Book Profile
Build a Multi-Agent System (From Scratch)
Manning (MEAP) · 2025
A hands-on guide to building LLM agents and multi-agent systems from scratch by developing your own educational framework with support for tools, MCP, Skills, memory, human-in-the-loop, and the A2A protocol.
Get the book →Multi-agent systems are among the most discussed and worked-on topics in AI today, but most engineers reach for frameworks like CrewAI or LangGraph without understanding what happens under the hood. This book takes you under the hood by having you build your own LLM agent framework—called llm-agents-from-scratch—from the ground up. Starting with the core insight that LLMs can only express intent but cannot act, you'll build the orchestration infrastructure that turns intentions into actions: interfaces for tools and LLMs, a processing loop, memory systems, and support for the core protocols MCP, Agent Skills, and A2A. Assuming basic familiarity with LLMs and Python, you'll code along chapter by chapter, gaining the deep understanding needed to work confidently with any existing framework or to build specialized solutions of your own.

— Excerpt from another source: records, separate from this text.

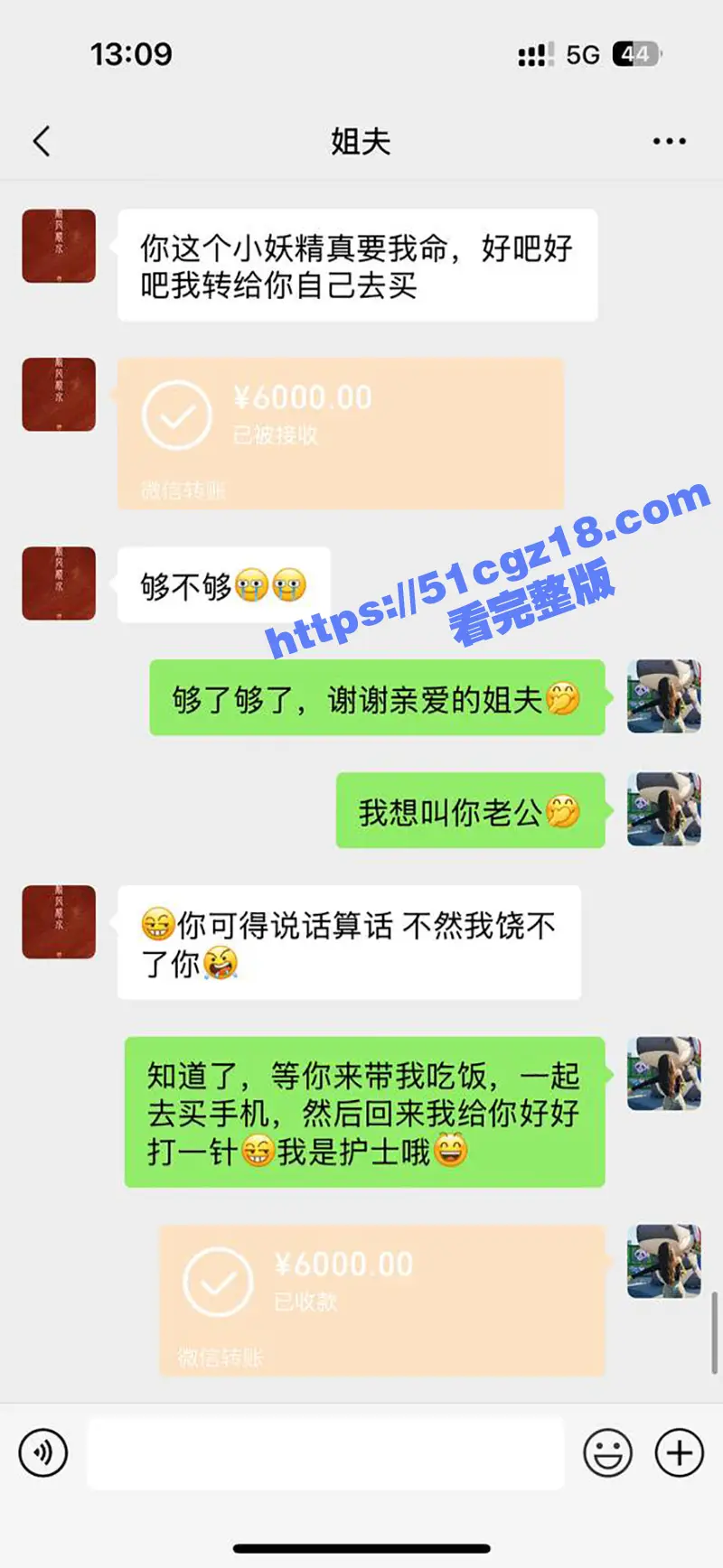 51原创小姨子的秘密 为了苹果手机小姨子身穿性感护士装白网袜勾引姐夫做爱 镜前缠绵精液射满酥胸 图3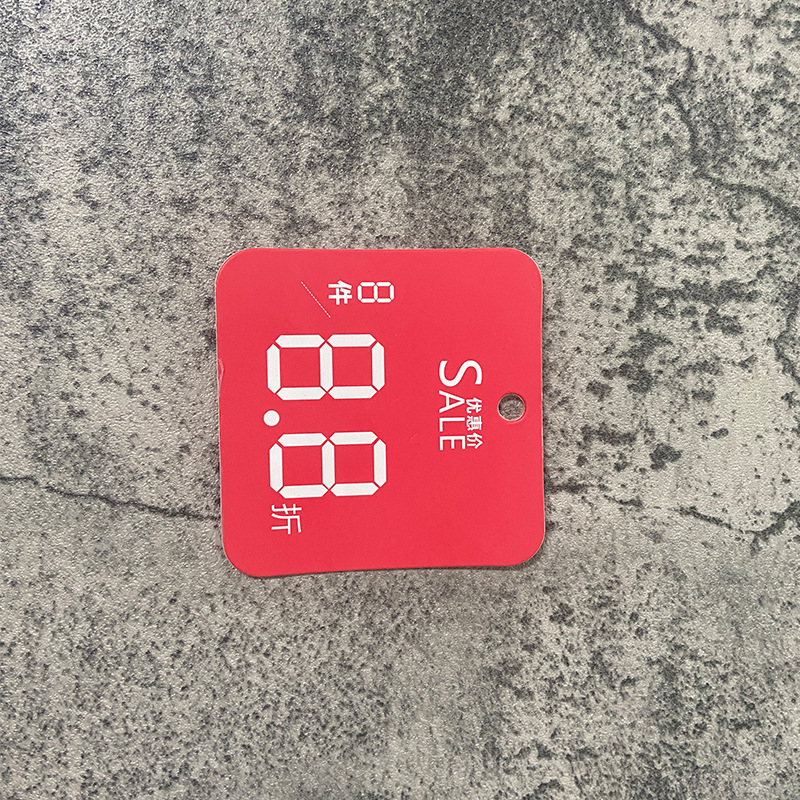 服装标签来图加印logo挂牌商场折扣价活动吊牌卡加厚吊卡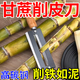 利刀匠甘蔗削皮刀高碳鋼鋒利耐用削甘蔗專(zhuān)用刀菠蘿萵筍竹筍專(zhuān)用削皮神器 小號(高碳鋼 可拆卸)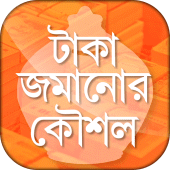 টাকা জমানোর উপায় অব্যর্থ কৌশল Apk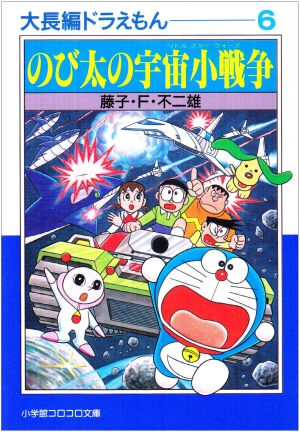 大長編ドラえもん(文庫版)(9) のび太の日本誕生 小学館文庫 中古漫画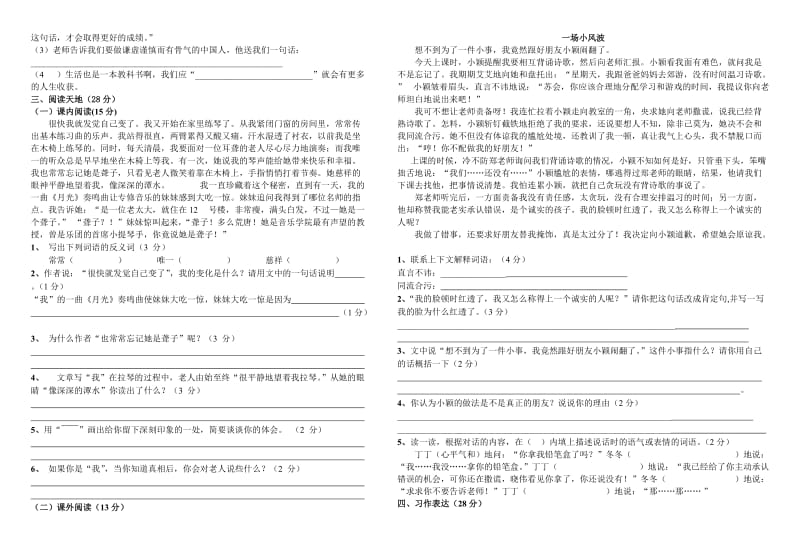 六年级上册语文期末试卷(王娟).doc_第2页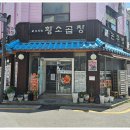 와따곱창 - 양주시 부흥로 1899 | 와따곱창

By the end, you'll be able to assemble focused agents into collaborating multi-agent systems and know exactly why and how each component works.
What it argues
A framework model expressing how design levers (backbone LLM capabilities, equipped tools, protocol integrations, processing loop design, and multi-agent composition) drive psychological/behavioral states of the agent system (planning quality, tool-use behavior, reusable-workflow adherence) that in turn produce task performance outcomes such as accuracy, efficiency, and versatility.
Key ideas it contributes
- Backbone LLM Capabilities — The planning and tool-calling competencies of the LLM at the core of an agent, determining how well it formulates plans and generates valid tool-call requests.
- Equipped Tools — The collection of tools made available to the agent's backbone LLM to expand its actionable capabilities.

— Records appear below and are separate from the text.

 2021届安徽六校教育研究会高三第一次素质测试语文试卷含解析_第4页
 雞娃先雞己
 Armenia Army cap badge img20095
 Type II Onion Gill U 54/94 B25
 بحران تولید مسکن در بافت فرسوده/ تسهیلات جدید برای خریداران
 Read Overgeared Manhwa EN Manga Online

- Protocol Integration — The extent to which the agent adopts external standards (MCP, Agent Skills, A2A) to access tools, reusable workflows, and other agents.
- Processing Loop Design — The orchestration architecture that drives task execution through repeated planning and tool-calling sub-steps until completion.
- Agent Planning Quality — The degree to which the agent forms correct plans and adaptively revises them based on prior sub-step results.
- Tool-Use Behavior — The agent's pattern of correctly selecting tools, forming valid requests, and using returned results instead of relying on parametric knowledge.
- Multi-Agent Composition — The design of combining multiple specialized agents into a collaborating system for an overarching task.
- Task Decomposability — The extent to which a complex task can be split into subtasks amenable to focused agents.